# [YOUR INSTRUCTIONS]
How many of the lines below contain "Tanzania"? Answer with that number alone.

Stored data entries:
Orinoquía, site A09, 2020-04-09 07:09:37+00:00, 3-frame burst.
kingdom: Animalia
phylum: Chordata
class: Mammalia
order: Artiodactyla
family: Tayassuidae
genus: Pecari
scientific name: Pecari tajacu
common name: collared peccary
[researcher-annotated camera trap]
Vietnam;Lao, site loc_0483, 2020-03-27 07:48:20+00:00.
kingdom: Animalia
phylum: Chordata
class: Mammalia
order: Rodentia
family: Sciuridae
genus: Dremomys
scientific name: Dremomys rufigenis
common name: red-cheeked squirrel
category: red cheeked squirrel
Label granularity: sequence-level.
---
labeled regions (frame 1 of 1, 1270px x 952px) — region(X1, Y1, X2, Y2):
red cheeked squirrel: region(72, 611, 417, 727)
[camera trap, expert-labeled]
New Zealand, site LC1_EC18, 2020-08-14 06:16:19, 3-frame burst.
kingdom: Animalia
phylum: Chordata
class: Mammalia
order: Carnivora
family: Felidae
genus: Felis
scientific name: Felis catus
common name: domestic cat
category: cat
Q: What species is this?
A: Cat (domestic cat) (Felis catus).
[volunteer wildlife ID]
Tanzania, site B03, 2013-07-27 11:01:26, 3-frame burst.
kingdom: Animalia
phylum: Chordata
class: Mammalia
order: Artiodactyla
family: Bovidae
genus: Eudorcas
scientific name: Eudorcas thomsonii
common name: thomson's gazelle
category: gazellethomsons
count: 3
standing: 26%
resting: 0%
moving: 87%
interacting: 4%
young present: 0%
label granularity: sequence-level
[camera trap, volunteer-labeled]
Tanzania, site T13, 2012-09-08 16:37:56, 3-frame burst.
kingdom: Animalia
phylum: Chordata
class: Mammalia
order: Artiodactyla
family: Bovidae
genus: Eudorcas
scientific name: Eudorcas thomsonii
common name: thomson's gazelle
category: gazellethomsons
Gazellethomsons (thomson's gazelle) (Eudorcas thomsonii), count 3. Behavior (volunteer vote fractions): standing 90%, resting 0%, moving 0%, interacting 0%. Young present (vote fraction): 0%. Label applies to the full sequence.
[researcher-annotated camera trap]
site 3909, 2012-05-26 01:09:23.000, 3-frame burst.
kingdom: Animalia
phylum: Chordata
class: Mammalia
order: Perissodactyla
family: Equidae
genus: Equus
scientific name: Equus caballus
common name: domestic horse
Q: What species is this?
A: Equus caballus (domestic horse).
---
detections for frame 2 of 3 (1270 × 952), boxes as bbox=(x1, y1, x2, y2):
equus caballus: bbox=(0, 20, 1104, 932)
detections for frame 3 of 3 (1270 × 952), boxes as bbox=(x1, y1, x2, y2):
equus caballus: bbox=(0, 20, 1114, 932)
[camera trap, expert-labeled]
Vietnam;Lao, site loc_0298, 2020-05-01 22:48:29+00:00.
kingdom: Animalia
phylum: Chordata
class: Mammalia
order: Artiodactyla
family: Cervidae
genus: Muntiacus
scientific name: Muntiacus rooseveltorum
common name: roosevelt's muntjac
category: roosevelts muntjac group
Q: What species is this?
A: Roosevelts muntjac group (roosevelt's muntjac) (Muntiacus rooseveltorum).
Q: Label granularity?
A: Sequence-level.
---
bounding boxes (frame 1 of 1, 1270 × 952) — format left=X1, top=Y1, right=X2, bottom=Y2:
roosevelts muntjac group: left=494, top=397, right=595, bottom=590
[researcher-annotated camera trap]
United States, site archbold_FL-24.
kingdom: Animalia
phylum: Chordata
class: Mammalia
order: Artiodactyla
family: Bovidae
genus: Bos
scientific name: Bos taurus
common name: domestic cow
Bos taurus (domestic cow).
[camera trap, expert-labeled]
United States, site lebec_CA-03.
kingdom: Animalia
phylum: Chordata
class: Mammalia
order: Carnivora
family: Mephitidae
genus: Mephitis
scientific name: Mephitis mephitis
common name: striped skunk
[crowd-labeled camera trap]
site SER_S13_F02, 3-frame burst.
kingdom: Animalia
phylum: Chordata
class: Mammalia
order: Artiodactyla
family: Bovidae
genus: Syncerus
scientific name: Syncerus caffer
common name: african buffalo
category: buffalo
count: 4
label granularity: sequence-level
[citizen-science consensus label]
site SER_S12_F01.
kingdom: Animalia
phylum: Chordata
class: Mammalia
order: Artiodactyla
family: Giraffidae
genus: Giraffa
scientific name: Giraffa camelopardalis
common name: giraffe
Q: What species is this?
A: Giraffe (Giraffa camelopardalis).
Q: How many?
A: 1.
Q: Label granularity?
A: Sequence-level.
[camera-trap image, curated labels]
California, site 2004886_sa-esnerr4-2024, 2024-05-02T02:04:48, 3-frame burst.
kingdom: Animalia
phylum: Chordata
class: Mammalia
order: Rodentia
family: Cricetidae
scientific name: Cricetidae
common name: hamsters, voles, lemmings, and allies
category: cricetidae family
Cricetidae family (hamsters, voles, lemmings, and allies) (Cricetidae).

# [SOLUTION FOR THIS TASK]
2